Прежде чем выйти замуж за Кёртиса Дрейка, Глория дожила до тридцати лет, за ее плечами остался не один роман, и она была всерьез озабочена своим будущим. И хотя она тогда отдавала себе отчет в том, что озабоченность не лучший повод для брака, все же, с сегодняшних позиций, это предпочтительнее неведения и девической доверчивости ее дочери.
А может, в этом деле говорить о каких-либо аргументах вообще бессмысленно? Может, мужчины и женщины сходятся так же случайно и бездумно, как спариваются птицы, животные и насекомые, и всякие «поводы» — это пустые разговоры и ненужный самообман? Вот вам одна точка зрения. Вторая же, предполагавшая остроту и цепкость воспоминаний, вызвать которые по большей части она была не в состоянии, сводилась к тому, что в свое время Кёртис Дрейк завоевал ее сердце.
— Ты говоришь прелестные вещи, — часто повторяла она, свято в это веря, хотя сейчас, даже напрягшись, не могла ничего такого припомнить.
Ей нравились его изящная голова и ее посадка, а также размах плеч. Ей нравился в минуты нежности его глубокий звучный голос, хотя в разгар ссор он становился скрипучим и подчас поднимался почти до женского визга: «Глория, ты хоть раз можешь быть разумной?»
После их развода она частенько говаривала, что не понимает, какая сила толкнула ее выйти за Кёртиса Дрейка, но наедине с собой она хорошо знала ответ на этот вопрос. Услышав ночью по радио старые песни, особенно одну, она с тоской вспоминала о нем.
Давай я притворюсь,Что люблю тебя,И ты притворись,Что меня любишь…
Но сейчас, хочешь не хочешь, все это следовало выкинуть из головы и заняться приготовлениями к свадьбе.

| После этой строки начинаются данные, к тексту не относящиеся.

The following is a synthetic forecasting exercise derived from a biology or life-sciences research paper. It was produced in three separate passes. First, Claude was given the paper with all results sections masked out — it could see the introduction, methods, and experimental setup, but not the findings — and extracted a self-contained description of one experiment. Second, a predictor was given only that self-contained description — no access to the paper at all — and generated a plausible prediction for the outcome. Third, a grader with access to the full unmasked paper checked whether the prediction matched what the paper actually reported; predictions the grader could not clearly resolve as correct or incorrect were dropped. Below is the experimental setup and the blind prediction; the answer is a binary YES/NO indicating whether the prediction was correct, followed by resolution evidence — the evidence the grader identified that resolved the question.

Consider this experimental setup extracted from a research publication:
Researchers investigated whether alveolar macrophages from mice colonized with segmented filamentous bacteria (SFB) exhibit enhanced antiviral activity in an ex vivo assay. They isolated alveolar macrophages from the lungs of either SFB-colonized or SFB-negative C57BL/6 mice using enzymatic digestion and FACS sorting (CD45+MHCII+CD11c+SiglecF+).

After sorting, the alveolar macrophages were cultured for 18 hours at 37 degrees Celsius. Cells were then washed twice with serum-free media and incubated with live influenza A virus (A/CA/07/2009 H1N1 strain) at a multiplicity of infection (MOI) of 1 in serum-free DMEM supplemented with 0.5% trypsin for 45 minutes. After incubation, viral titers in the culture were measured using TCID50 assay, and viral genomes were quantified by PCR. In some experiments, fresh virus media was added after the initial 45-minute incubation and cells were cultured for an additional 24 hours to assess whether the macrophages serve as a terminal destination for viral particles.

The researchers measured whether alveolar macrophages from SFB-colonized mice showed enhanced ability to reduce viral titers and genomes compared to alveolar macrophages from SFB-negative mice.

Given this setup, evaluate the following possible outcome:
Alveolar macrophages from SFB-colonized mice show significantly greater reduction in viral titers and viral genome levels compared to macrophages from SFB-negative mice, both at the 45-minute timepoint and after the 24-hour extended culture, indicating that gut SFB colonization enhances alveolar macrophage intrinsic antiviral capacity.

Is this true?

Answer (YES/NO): NO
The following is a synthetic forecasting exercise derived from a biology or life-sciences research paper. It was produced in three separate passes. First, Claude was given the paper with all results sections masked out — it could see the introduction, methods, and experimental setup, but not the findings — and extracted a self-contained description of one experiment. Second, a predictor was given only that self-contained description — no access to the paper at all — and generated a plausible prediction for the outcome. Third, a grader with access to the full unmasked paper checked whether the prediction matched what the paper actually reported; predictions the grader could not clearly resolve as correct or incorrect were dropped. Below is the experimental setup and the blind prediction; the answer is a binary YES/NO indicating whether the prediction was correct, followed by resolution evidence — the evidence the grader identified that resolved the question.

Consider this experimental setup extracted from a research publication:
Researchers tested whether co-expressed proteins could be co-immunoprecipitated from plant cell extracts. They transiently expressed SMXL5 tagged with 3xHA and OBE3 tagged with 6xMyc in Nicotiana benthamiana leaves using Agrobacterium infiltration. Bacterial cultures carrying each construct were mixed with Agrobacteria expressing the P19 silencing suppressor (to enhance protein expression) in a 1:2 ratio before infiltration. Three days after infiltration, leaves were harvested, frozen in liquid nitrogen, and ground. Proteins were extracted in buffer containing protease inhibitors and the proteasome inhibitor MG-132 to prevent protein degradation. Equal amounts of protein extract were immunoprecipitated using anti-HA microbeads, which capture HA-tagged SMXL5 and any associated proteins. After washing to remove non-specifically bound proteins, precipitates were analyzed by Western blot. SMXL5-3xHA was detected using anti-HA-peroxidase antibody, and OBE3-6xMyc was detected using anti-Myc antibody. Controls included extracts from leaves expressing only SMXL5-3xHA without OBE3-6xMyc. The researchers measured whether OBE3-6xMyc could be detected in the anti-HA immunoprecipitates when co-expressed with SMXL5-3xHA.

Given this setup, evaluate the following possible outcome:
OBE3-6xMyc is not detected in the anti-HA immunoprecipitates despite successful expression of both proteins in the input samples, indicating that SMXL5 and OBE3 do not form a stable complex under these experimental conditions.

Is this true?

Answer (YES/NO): NO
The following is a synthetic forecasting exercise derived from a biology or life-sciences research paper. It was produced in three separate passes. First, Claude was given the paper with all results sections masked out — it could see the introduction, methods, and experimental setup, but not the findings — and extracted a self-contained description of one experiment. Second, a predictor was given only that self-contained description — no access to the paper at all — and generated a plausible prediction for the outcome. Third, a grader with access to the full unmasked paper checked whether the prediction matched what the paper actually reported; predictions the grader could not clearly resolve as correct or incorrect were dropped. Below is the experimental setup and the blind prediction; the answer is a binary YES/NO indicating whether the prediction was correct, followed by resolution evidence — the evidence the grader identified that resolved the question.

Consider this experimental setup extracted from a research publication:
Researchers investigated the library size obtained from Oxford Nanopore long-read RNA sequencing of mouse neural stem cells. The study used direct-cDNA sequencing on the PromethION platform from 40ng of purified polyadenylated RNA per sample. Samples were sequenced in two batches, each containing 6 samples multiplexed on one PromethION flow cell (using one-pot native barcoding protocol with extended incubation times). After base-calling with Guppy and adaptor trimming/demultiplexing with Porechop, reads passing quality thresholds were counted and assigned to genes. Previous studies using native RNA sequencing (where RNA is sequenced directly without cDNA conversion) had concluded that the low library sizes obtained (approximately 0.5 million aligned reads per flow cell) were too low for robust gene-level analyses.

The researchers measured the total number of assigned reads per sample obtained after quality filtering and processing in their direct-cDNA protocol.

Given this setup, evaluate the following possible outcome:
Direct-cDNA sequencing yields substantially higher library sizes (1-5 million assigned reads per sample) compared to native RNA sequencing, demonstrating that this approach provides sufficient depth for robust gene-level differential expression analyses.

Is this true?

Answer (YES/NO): NO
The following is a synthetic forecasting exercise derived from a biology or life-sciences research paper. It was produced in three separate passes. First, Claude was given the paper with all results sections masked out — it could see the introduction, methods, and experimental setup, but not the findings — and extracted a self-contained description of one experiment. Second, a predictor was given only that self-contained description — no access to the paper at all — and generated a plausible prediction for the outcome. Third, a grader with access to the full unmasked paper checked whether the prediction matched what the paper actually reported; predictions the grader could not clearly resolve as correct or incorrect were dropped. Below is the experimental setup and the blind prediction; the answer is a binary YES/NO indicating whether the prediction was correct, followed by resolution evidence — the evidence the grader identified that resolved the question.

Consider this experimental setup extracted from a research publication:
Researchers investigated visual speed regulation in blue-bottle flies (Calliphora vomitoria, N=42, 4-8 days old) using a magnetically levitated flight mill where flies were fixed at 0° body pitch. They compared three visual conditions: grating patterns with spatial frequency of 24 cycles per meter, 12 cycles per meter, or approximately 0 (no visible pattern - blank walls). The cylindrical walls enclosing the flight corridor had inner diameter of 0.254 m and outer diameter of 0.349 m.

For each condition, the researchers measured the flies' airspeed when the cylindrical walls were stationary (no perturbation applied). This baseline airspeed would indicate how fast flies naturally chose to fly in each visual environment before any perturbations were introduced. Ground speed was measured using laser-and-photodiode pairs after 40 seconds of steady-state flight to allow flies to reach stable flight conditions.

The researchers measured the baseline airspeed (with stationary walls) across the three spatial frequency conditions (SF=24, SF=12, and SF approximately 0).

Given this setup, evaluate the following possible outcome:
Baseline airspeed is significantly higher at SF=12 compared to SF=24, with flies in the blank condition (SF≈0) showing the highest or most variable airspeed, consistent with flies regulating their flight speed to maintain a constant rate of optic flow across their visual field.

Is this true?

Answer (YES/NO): NO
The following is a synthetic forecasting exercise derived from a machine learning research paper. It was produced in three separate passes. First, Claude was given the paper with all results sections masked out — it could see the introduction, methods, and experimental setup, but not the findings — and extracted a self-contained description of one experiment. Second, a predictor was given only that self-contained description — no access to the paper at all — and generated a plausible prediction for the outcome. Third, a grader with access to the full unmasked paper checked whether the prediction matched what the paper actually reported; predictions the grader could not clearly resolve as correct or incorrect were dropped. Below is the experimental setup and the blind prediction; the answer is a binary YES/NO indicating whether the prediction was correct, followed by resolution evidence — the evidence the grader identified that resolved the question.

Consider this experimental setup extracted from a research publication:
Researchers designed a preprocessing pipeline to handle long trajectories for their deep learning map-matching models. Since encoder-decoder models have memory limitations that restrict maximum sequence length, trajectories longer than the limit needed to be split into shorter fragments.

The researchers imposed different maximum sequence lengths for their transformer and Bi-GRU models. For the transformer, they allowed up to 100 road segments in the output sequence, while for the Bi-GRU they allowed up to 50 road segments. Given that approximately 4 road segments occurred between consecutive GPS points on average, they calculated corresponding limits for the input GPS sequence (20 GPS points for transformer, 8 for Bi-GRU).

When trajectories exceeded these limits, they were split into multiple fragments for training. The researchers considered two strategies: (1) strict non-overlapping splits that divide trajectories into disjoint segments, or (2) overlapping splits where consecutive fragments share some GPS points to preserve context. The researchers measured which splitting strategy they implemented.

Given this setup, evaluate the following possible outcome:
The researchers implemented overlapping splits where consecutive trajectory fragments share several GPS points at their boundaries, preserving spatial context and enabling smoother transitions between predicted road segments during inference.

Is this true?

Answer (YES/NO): YES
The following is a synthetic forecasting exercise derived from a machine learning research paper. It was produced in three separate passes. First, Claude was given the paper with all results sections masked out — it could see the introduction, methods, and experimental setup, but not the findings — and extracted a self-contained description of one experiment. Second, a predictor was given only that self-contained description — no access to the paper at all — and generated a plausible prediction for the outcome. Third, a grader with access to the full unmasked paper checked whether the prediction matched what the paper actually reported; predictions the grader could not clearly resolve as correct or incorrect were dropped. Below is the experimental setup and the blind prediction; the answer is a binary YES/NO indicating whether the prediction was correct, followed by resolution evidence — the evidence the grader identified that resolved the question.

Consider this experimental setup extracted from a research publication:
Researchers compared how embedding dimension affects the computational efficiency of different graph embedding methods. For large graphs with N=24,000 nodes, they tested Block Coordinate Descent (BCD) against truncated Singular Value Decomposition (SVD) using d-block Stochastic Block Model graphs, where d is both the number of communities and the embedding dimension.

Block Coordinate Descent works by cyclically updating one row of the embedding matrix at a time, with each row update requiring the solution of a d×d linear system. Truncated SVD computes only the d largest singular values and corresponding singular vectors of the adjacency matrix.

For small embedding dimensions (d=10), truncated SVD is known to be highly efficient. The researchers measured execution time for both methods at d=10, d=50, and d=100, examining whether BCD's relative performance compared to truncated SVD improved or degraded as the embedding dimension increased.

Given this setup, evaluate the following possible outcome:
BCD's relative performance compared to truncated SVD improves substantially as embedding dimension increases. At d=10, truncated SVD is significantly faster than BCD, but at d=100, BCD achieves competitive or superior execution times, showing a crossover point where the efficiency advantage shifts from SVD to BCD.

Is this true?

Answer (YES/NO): YES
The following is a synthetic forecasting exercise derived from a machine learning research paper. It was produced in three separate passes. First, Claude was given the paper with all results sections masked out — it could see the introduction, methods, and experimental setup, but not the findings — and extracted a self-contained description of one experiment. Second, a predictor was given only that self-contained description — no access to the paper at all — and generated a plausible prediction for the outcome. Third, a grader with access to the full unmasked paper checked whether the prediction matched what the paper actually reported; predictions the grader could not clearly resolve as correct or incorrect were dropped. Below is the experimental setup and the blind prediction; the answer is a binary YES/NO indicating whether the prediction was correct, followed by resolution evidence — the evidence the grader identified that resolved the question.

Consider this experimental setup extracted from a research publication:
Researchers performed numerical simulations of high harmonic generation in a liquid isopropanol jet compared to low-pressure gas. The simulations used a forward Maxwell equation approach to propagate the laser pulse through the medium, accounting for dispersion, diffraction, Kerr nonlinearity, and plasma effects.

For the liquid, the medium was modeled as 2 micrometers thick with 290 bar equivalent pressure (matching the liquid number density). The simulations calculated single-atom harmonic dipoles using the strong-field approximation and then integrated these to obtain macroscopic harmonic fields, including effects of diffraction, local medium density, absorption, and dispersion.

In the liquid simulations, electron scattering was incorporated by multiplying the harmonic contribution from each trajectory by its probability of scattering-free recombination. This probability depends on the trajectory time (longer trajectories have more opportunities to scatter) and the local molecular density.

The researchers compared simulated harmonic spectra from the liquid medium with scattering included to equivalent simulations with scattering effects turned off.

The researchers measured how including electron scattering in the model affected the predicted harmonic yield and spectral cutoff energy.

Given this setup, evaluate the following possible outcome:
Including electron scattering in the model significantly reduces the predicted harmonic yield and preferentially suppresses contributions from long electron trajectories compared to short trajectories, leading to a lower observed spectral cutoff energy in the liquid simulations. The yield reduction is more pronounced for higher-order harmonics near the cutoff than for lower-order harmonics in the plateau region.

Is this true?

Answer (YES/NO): NO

Она всегда питала слабость к епископальной церкви — единственной аристократической вере в Америке, как всем известно, — и каково же было ее разочарование, когда пастор холодно сказал ей по телефону, что они не могут обвенчать молодых, так как для Эвана это второй брак. В последующие дни, пользуясь телефонным справочником как главным источником информации, она составила короткий список заслуживающих внимания пресвитерианских и методистских церквей в округе, но душа ее к ним не лежала. Ею овладели тоска и скука, когда проблему неожиданно и счастливо разрешил звонок Чарльза Шепарда.